Chine«C’est déprimant mais il faut bien trouver un moyen de survivre»
La politique zéro Covid a de lourdes répercussions sur l’économie chinoise et éreinte les entreprises et leurs salariés.
Restrictions, incertitude et licenciements: en Chine, la politique zéro Covid rend la vie dure aux employés et aux entreprises, contraintes de s’adapter au jour le jour, voire de mettre la clé sous la porte. La Chine est la dernière grande économie à maintenir une stricte stratégie sanitaire, mais cette politique a de lourdes répercussions sur l’économie, avec nombre de commerces fermés, un tourisme en berne, des usines qui fonctionnent au ralenti et des chaînes de production très perturbées.
Ces derniers mois, le pays a affronté sa pire flambée de Covid-19 depuis deux ans.

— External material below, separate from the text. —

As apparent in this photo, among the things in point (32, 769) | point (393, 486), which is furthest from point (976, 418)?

Cette situation a provoqué en avril le confinement total pour deux mois de la capitale économique Shanghai, avec pour conséquence des répercussions désastreuses sur l’activité et un chômage record.
«Pas plus de 35 ans»
«La pandémie a rendu les choses plus compliquées», avec de nombreuses entreprises qui hésitent désormais à embaucher ou réduisent leur masse salariale, explique Fiona Shi, une Pékinoise qui travaillait dans l’hôtellerie et a perdu son emploi à deux reprises à cause de la pandémie. Autre obstacle: un certain nombre de patrons «ne recrutent pas de plus de 35 ans», constate amère Fiona, soulignant la difficulté à retrouver un poste.

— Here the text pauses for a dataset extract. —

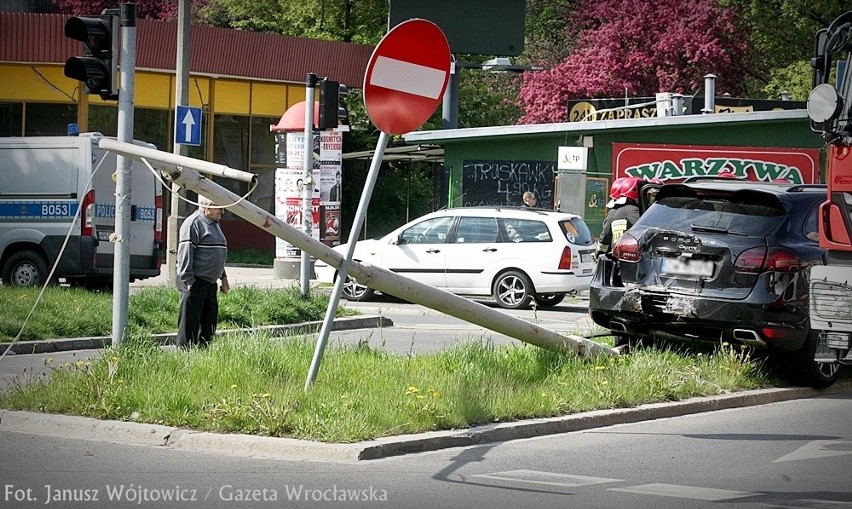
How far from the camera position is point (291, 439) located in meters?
8.02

Confinements et fermetures inopinés de commerces, de bureaux ou d’usines sont devenus pour les entrepreneurs une préoccupation du quotidien en termes d’organisation. Et à cause de mesures anti-Covid qui peuvent évoluer d’un jour sur l’autre, les entreprises n’ont que peu de visibilité.
Madame Bai, 27 ans, qui travaillait pour une entreprise américaine du secteur technologique, a été licenciée. A cause du tour de vis des autorités pour réguler les géants du numérique, son ex-employeur avait déjà «perdu de l’argent» et a préféré jeter l’éponge en quittant le marché chinois. «Ce ne sera pas le premier ni le dernier», prévient la Pékinoise, qui ne souhaite pas révéler son nom complet.
Enfer du télétravail
«Etre en télétravail, surtout dans un secteur comme le nôtre où les heures supplémentaires sont la norme, ça a encore plus brouillé la frontière entre vie professionnelle et personnelle», se désole Monsieur Ning. Ce jeune homme de 26 ans, qui ne souhaite pas révéler son prénom, travaillait à Pékin dans le service marketing d’une entreprise technologique. Il finissait normalement vers 23h. Mais à partir de la mise en télétravail le mois dernier du district pékinois où il habite, il n’arrêtait qu’après minuit et voyait ses week-ends rabotés par les heures supplémentaires. «J’étais vraiment exténué. Du coup, j’ai démissionné», explique-t-il. Depuis, il a envoyé 200 CV mais n’a obtenu que trois entretiens d’embauche. «C’est déprimant», explique-t-il. «Mais il faut bien trouver un moyen de survivre.»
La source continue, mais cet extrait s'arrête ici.